William Hardy McNeill argues in Keeping Together in Time that dance and close-ordered drill have played an integral role in human socialization throughout world history. He argues that dance/drill (or, "keeping together in time" with rhythmic movements) satisfies a subconscious, irrational, emotional need among humans and promotes subgroup affiliation, "fellow feeling," and communal bonding. McNeill's slim volume was based on a series of lectures he delivered in Europe. While his lectures focused primarily on the relationship between close-order drill and military effectiveness in world history, this volume tries to broaden the thematic analysis to early hunter-gatherer societies, ecstatic religious practice, politics, and war. McNeill does not try to provide definite answers to his hypothesized relationship between rhythmic movement and human bonding, but uses this book as a thought-piece to explore some potentialities for dance playing a prominent role in the rise of civilized humanity. I would suspect that many of his propositions have also become outdated as the evolutionary sciences upon which he bases some of his claims have surely progressed since the 1990s.
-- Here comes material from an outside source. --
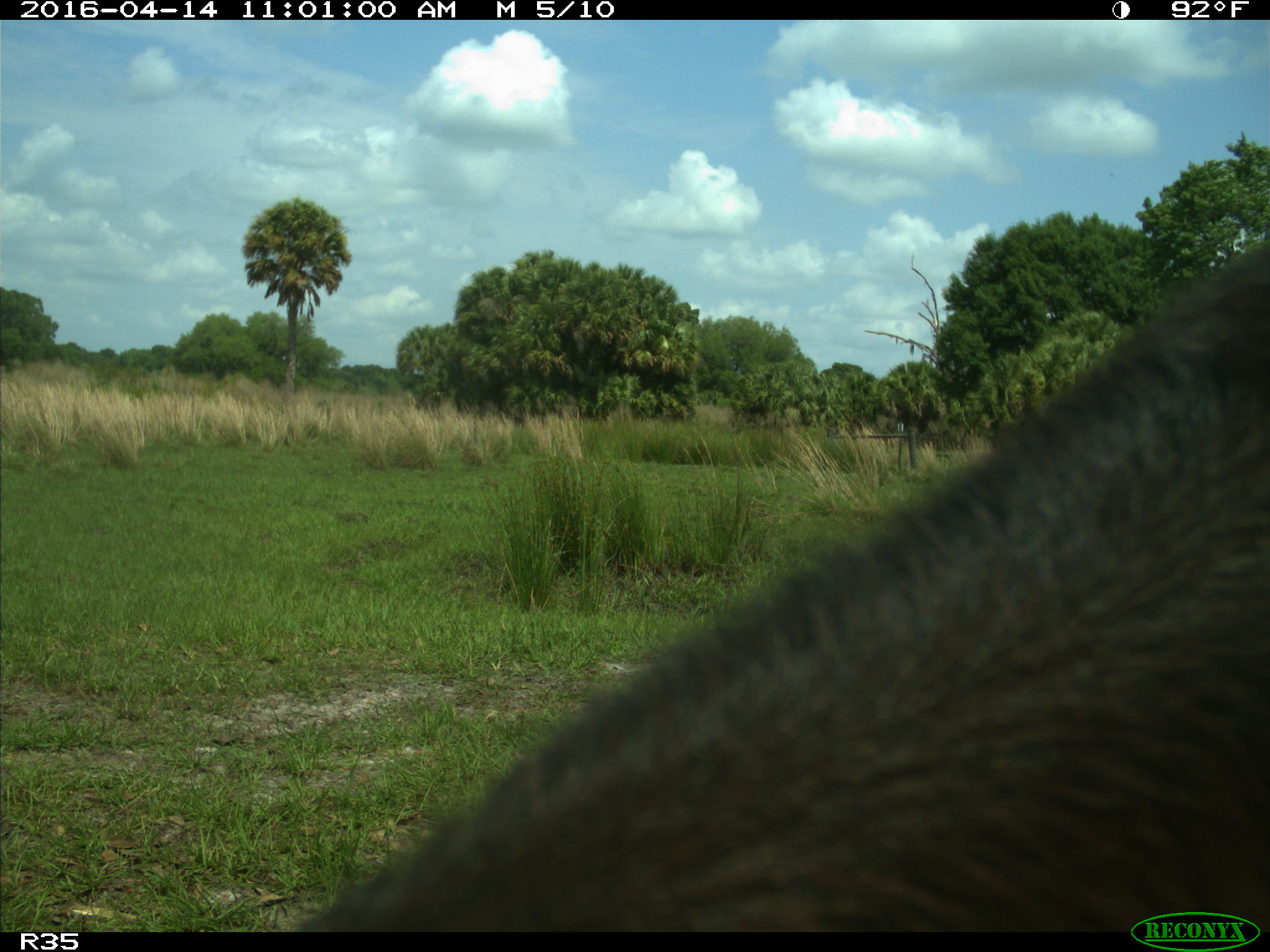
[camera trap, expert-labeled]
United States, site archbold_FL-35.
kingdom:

Nevertheless, I find the implications of his research intriguing for twentieth-century military history. McNeill proposes that close-order drill plays a prominent role in establishing communal bonding and a sense of comradeship among those who participate in rote exercises during basic training. McNeill remembers experiencing similar feelings of "muscular bonding" [a term McNeill uses as short-hand to describe the increased sense of fellow feeling and subsumption of individual identity into the collective that occurs during sustained rhythmic movements] during his time in the service during the 1940s. In some time periods, McNeill speculates that the social bonds established through routine drill helped solidify bonds of comradeship before men were tested in battle—thus, primary-group cohesion (a.k.a "Band of Brothers") could occur before men ever experienced combat.
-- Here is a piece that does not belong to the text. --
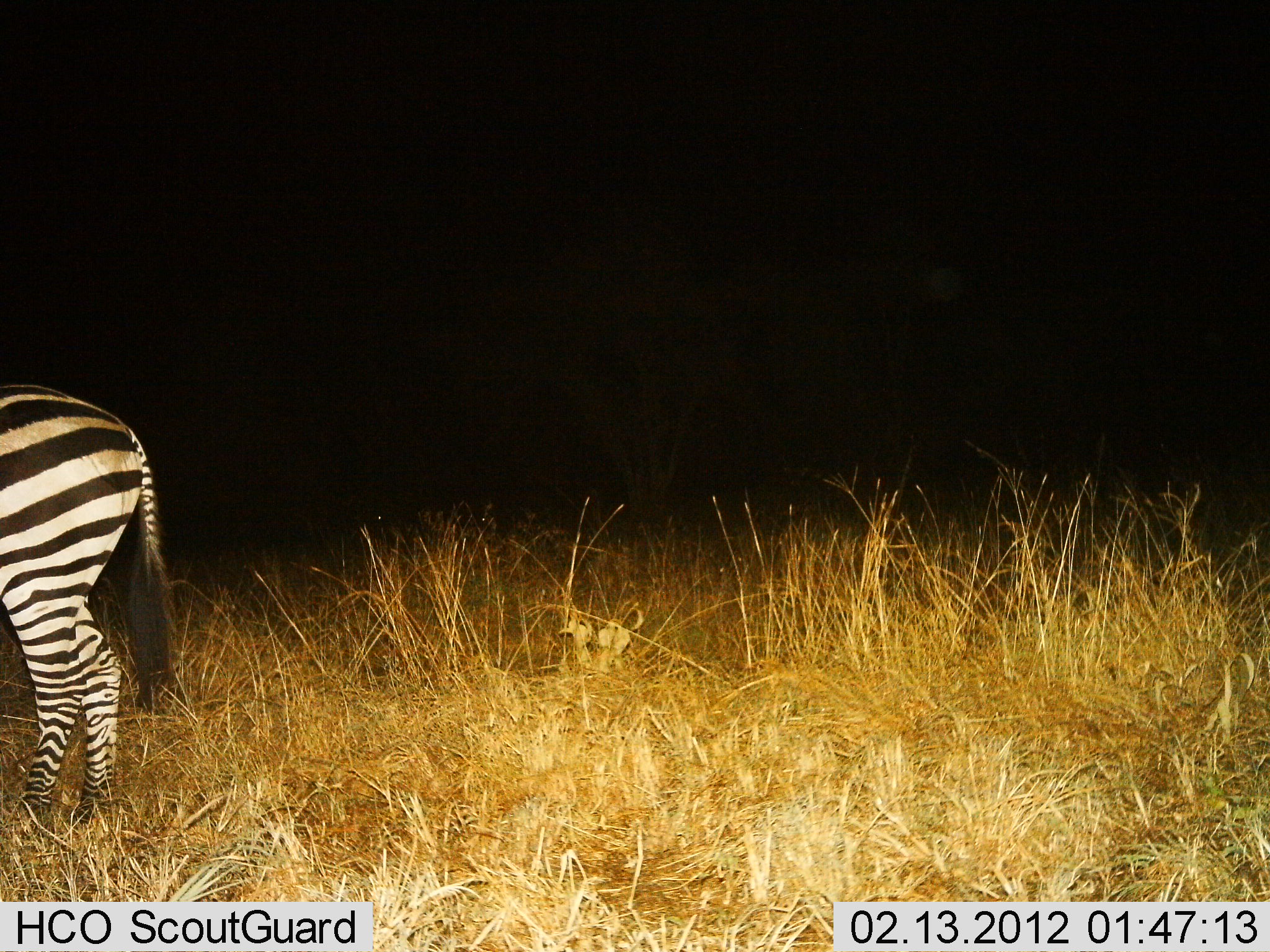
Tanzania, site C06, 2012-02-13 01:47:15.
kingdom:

This leads to a few interesting questions about the U.S. Army in Vietnam. What happens, then, when recruits are separated from their basic training classes and sent overseas as individuals to replace casualties in active units? While these men would have experienced the "boundary loss" of individual identity during close-order drill and have likely cemented relationships with comrades through rote exercise and rhythmic movement, they surely lost these social benefits of basic training when they were spliced out from basic platoons and sent overseas. As McNeill indicates, it is difficult to quantify or precisely define how dance and drill played a particular role in socialization (especially when abstracted as a general theme in world history) when separated from the plethora of other factors at play. Nevertheless, it would seem that the "muscular bonding" that occurs during basic training certainly played some role in the relative psychological and social well-being of soldiers shipped overseas with their training cohort and those sent abroad as individual replacements.

On the whole, I probably wouldn't recommend this book to most readers, aside from some niche specialties among military historians and world historians . . . and, of course, fans of William H. McNeill.